(What needs to be done): From the rows below, keep only those that contain the word "closest" and copy each one in full.

(Data records):
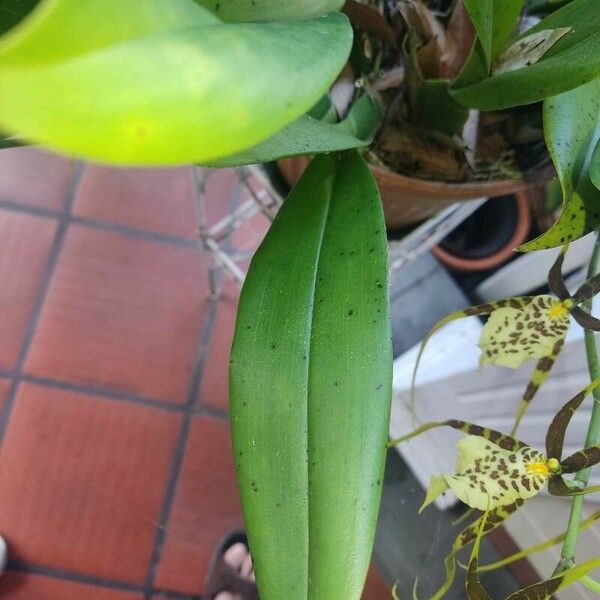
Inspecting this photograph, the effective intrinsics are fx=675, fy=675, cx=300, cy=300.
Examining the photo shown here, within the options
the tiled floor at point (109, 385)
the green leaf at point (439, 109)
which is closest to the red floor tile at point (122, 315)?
--
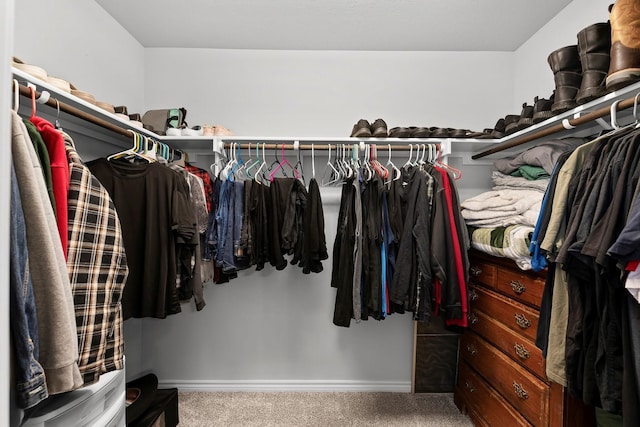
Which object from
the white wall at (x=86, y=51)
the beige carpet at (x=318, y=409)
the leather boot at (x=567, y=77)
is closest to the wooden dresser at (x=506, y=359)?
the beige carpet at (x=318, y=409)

(Solution below):
which is closest to the red floor tile at point (122, 315)?
is closest to the wooden dresser at (x=506, y=359)?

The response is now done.